The Nuclear Lobby doesn’t want anyone to talk about the fact that lead containers storing spent rods that were supposed to keep radiation out of our water supply and soil for 10,000 years are now leaking. Or that the costs to build a nuclear power plant compared to wind, solar, geo thermal, even dams, is enormous. To keep a nuclear power plant running after its up and working is very expensive. To keep the reactor cool warms huge amounts of water around a nuclear power plant. The warming of water  has a negative affect on the natural life in that water. Regular inspections of nuclear power plants, demanded by law,  have been spotty and in some areas, non existent for periods of time.  Never have the actual costs of a natural disaster like an earthquake been factored into the costs. Why is it that nuclear power is getting huge investment monies instead of alternative, cheaper, safer power? And, alternative,cheaper, healthier fuel?

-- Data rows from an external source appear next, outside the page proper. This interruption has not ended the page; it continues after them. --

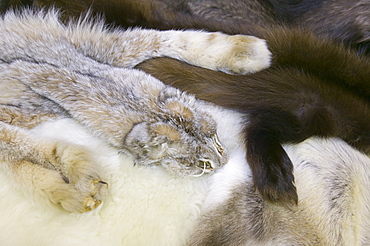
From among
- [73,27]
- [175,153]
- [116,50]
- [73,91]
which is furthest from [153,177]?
[73,27]

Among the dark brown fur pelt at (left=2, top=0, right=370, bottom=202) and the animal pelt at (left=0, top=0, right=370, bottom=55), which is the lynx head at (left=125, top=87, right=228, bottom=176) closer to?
the dark brown fur pelt at (left=2, top=0, right=370, bottom=202)

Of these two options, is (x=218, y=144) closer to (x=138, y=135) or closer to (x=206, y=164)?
(x=206, y=164)

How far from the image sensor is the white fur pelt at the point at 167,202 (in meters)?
1.40

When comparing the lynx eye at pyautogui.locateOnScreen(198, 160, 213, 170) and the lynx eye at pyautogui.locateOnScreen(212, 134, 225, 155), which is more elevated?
the lynx eye at pyautogui.locateOnScreen(212, 134, 225, 155)

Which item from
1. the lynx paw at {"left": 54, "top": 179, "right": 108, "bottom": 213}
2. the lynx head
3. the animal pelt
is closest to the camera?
the lynx paw at {"left": 54, "top": 179, "right": 108, "bottom": 213}

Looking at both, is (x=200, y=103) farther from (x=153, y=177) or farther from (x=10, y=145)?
(x=10, y=145)

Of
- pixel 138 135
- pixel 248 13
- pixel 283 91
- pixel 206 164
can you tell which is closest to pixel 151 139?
pixel 138 135

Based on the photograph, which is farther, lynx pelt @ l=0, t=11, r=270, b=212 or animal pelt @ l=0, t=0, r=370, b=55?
animal pelt @ l=0, t=0, r=370, b=55

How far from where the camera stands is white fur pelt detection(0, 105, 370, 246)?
A: 140 centimetres

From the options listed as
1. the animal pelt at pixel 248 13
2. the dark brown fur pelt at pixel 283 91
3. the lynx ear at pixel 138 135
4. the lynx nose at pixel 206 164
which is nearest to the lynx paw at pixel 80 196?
the lynx ear at pixel 138 135

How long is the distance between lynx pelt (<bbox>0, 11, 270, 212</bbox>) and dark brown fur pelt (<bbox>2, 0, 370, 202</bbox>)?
74 mm

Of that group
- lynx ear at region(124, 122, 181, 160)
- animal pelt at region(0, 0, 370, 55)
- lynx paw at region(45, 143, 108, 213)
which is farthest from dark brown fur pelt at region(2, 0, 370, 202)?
lynx paw at region(45, 143, 108, 213)

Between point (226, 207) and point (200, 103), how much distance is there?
0.42 m

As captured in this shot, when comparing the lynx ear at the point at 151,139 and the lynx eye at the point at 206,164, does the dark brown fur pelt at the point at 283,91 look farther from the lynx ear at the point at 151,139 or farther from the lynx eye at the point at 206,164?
the lynx ear at the point at 151,139
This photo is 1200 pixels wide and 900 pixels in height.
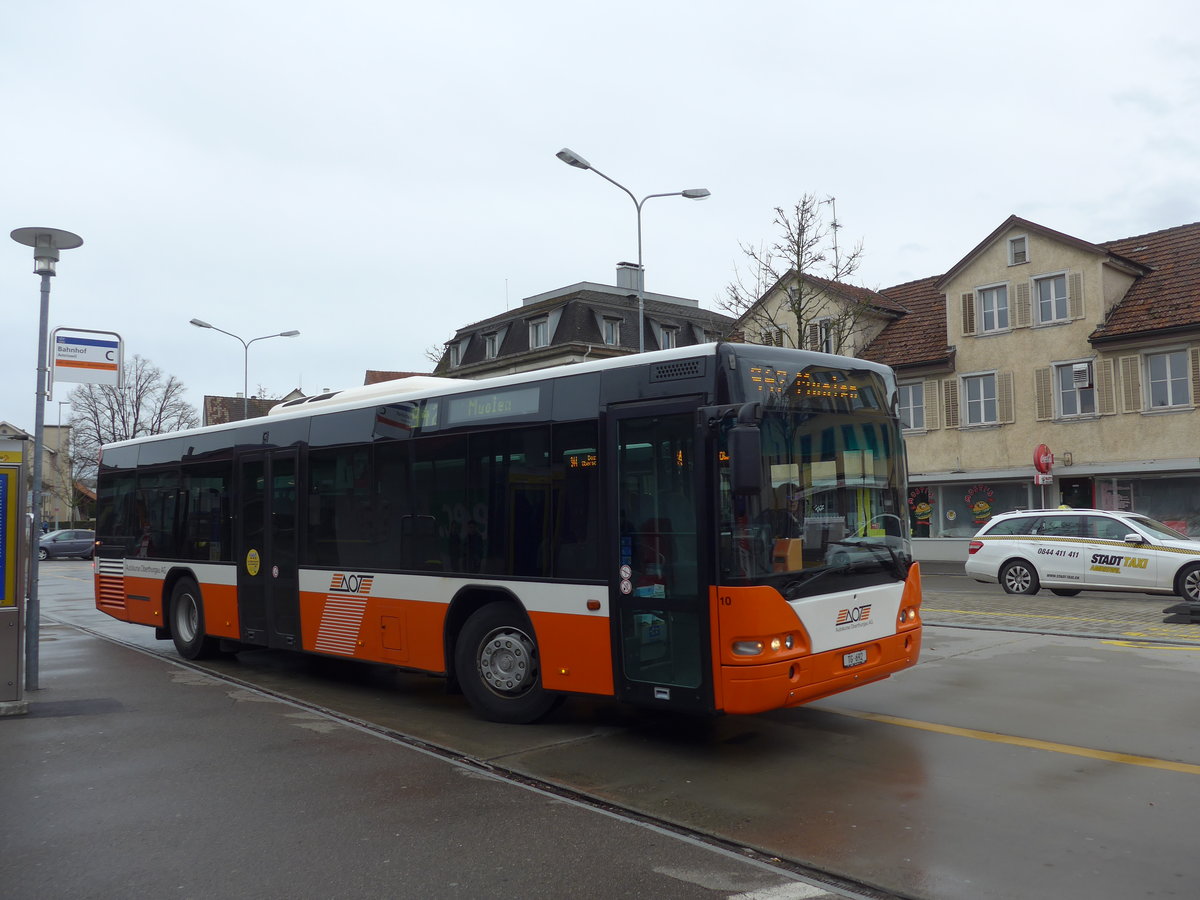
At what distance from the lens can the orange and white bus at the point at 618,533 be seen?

Our government, even when the budget was balanced, couldn’t, or didn’t want to,  find enough money to test all the chemicals companies use in consumer products to find out whether they are harmful or not. Gasoline additives allowed in California’s pumps have contaminated every bit of soil and water in this state, and, it turns out, the chemical did nothing to enhance the fuel it was supposed to make better. Scientists are baffled by how to get rid of the stuff. Unregulated, unknown, costly…profitable to Dow.

So, now that we are in the middle of a lengthy recovery, and slashing programs is on the table, can we trust our government to handle the horrendous unknowns and disastrous potential of more nuclear power plants?
I don’t think so.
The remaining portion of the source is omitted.